Collected data entries
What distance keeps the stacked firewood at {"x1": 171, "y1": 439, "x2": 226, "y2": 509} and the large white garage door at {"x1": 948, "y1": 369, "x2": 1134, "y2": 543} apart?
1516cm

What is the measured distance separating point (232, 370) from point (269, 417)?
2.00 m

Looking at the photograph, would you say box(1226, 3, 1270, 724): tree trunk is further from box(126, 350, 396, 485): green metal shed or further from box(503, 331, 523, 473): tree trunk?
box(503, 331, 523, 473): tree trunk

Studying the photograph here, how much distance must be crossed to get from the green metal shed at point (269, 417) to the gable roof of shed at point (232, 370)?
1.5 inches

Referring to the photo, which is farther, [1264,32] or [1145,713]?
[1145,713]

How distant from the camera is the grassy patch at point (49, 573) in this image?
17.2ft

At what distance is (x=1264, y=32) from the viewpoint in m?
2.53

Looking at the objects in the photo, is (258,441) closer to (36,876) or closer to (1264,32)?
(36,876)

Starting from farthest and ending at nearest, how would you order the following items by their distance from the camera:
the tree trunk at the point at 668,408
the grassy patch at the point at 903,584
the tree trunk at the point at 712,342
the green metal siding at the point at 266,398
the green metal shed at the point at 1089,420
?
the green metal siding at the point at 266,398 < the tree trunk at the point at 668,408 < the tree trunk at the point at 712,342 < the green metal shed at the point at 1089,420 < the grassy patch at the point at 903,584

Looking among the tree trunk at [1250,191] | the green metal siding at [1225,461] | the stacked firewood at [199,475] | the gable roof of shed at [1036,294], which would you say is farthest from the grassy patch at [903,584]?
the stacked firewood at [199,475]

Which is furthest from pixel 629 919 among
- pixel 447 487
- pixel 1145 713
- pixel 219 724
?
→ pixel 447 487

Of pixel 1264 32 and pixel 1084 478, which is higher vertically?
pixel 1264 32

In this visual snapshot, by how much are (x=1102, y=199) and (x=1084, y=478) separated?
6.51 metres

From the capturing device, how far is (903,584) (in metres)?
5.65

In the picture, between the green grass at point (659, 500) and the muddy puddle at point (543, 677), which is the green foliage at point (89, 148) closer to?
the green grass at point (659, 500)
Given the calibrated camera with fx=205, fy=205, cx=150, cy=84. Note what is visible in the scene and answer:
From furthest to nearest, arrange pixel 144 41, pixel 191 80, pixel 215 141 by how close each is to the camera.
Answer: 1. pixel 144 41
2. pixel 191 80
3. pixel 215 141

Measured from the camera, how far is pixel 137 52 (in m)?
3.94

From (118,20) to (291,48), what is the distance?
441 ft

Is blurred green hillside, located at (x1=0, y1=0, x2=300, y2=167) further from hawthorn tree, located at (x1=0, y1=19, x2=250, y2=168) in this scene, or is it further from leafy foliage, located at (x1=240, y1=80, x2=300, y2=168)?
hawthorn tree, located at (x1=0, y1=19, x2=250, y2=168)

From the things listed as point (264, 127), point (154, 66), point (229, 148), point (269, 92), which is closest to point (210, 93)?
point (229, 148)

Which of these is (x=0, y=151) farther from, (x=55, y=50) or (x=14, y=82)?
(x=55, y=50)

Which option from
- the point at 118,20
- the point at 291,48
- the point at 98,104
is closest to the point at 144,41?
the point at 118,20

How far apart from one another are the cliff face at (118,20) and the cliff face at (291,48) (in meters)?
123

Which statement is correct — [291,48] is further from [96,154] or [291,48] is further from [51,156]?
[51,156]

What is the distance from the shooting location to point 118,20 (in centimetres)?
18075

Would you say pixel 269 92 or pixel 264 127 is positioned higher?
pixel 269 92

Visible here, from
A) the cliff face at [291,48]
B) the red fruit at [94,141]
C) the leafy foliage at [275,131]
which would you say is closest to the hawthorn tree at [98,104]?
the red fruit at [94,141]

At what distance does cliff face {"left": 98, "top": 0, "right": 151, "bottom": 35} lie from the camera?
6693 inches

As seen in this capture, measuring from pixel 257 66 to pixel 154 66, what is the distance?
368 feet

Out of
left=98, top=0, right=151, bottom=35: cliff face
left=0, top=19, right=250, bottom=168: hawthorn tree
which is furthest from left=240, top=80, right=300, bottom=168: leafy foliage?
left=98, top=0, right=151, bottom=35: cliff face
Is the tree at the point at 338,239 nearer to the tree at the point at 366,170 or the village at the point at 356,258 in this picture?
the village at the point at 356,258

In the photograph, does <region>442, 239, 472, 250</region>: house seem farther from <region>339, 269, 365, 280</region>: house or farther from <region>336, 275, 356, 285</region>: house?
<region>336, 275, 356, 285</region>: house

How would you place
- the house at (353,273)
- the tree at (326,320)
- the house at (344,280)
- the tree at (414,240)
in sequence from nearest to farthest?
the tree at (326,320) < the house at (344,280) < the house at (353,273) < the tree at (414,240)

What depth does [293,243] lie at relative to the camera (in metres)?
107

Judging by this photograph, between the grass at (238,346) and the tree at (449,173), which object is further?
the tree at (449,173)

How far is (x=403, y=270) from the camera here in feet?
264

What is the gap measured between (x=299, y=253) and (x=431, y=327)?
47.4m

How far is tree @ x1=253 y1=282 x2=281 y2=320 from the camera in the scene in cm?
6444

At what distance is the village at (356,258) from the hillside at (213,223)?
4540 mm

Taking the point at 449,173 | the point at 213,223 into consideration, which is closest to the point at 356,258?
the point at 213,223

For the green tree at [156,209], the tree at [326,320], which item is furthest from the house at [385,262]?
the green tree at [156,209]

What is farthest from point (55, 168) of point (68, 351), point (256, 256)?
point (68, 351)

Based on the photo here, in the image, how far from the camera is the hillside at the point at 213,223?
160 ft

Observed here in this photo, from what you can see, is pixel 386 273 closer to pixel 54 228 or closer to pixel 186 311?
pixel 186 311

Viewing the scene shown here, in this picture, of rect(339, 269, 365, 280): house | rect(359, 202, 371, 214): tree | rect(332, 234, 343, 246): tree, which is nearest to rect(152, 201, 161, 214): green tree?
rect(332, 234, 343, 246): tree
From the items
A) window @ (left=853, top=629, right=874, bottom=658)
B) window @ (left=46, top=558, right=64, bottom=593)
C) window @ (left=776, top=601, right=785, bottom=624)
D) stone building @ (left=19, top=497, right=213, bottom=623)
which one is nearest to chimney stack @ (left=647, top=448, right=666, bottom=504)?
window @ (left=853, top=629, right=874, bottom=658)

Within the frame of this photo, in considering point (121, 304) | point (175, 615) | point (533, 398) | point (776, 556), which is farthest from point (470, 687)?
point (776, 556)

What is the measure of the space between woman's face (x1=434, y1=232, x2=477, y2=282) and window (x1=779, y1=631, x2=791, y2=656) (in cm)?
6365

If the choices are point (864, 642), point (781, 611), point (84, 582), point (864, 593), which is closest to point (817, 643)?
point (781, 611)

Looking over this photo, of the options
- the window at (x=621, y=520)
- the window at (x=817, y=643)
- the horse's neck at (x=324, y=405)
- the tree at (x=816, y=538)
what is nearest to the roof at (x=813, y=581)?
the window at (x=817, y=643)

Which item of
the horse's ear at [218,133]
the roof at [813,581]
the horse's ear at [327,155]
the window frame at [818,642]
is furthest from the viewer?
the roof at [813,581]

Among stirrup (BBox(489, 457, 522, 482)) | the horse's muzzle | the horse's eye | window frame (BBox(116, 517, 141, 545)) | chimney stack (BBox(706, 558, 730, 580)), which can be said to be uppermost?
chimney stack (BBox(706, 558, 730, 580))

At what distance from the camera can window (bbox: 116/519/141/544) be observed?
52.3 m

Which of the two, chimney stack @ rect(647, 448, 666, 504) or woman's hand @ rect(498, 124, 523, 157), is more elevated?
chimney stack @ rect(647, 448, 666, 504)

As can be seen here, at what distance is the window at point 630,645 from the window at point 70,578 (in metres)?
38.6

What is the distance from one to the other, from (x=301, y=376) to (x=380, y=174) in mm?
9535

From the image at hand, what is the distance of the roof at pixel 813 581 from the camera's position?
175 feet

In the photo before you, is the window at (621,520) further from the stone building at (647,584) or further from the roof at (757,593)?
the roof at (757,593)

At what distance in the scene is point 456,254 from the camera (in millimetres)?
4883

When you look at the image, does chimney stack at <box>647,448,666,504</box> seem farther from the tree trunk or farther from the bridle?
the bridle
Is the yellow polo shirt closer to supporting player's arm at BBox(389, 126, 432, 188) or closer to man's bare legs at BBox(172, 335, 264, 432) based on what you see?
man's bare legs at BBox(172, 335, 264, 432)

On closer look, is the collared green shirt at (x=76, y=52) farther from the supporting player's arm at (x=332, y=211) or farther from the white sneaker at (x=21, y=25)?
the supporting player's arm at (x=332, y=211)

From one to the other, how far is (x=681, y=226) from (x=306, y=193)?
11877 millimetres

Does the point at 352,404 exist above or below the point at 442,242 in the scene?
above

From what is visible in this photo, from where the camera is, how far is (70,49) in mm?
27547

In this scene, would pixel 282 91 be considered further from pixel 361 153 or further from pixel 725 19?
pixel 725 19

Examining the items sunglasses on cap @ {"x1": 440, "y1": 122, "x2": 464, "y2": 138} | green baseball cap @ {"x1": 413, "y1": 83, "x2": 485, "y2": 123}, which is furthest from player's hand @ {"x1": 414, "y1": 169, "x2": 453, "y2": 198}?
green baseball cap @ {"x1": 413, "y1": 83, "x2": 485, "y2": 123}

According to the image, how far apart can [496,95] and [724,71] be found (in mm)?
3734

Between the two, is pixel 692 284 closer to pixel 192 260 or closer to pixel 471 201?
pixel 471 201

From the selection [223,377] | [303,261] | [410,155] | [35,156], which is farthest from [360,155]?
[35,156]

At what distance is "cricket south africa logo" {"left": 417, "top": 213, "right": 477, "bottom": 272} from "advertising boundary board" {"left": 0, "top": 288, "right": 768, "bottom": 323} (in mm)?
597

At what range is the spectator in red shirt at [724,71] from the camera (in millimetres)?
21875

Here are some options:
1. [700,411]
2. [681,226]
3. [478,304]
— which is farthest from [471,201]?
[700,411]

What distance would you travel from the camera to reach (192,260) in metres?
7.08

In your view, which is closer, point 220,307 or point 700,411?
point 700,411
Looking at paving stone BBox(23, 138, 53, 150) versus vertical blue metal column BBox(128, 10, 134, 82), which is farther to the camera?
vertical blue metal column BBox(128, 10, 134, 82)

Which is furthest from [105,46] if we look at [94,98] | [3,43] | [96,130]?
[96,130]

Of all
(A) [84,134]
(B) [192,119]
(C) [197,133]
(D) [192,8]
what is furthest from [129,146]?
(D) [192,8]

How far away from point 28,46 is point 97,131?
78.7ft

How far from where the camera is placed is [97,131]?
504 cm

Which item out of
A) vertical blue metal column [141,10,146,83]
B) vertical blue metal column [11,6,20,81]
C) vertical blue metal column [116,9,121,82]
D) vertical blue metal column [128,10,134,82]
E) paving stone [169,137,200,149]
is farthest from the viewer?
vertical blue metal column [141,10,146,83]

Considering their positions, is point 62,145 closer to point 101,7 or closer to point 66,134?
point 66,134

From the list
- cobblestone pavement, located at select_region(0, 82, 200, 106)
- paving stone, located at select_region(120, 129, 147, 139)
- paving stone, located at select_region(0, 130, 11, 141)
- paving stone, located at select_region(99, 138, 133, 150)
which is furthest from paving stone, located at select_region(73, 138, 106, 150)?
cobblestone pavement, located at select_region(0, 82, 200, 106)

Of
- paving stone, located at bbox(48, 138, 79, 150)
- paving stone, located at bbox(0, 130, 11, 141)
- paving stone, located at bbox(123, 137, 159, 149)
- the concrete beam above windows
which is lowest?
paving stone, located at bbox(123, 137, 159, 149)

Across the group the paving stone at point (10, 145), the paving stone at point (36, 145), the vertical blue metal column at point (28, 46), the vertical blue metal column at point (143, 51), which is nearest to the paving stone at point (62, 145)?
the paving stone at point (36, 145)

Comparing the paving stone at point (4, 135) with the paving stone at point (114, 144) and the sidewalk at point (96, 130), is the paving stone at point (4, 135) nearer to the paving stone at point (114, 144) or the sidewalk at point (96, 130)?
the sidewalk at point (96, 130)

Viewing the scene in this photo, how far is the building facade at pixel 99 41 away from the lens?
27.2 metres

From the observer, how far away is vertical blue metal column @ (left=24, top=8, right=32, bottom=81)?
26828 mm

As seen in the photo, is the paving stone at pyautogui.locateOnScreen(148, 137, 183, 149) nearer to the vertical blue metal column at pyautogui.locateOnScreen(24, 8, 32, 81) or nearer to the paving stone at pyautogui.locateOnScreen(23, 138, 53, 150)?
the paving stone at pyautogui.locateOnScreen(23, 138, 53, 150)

■ EXERCISE INSTRUCTIONS
Go back to the data above and please quote exactly, and only, the lines from the line with "Across the group" through its last line.

■ SOLVED PROBLEM
Across the group the paving stone at point (10, 145), the paving stone at point (36, 145), the vertical blue metal column at point (28, 46), the vertical blue metal column at point (143, 51), which is nearest to the paving stone at point (62, 145)?
the paving stone at point (36, 145)

Comparing the paving stone at point (4, 135) with the paving stone at point (114, 144) and the sidewalk at point (96, 130), is the paving stone at point (4, 135) nearer to the paving stone at point (114, 144) or the sidewalk at point (96, 130)?
the sidewalk at point (96, 130)

Viewing the scene in this photo, how far is the building facade at pixel 99 41 away from the lens?
27.2 metres

From the observer, how far away is vertical blue metal column @ (left=24, top=8, right=32, bottom=81)?
26828 mm

As seen in the photo, is the paving stone at pyautogui.locateOnScreen(148, 137, 183, 149) nearer to the vertical blue metal column at pyautogui.locateOnScreen(24, 8, 32, 81) or nearer to the paving stone at pyautogui.locateOnScreen(23, 138, 53, 150)?
the paving stone at pyautogui.locateOnScreen(23, 138, 53, 150)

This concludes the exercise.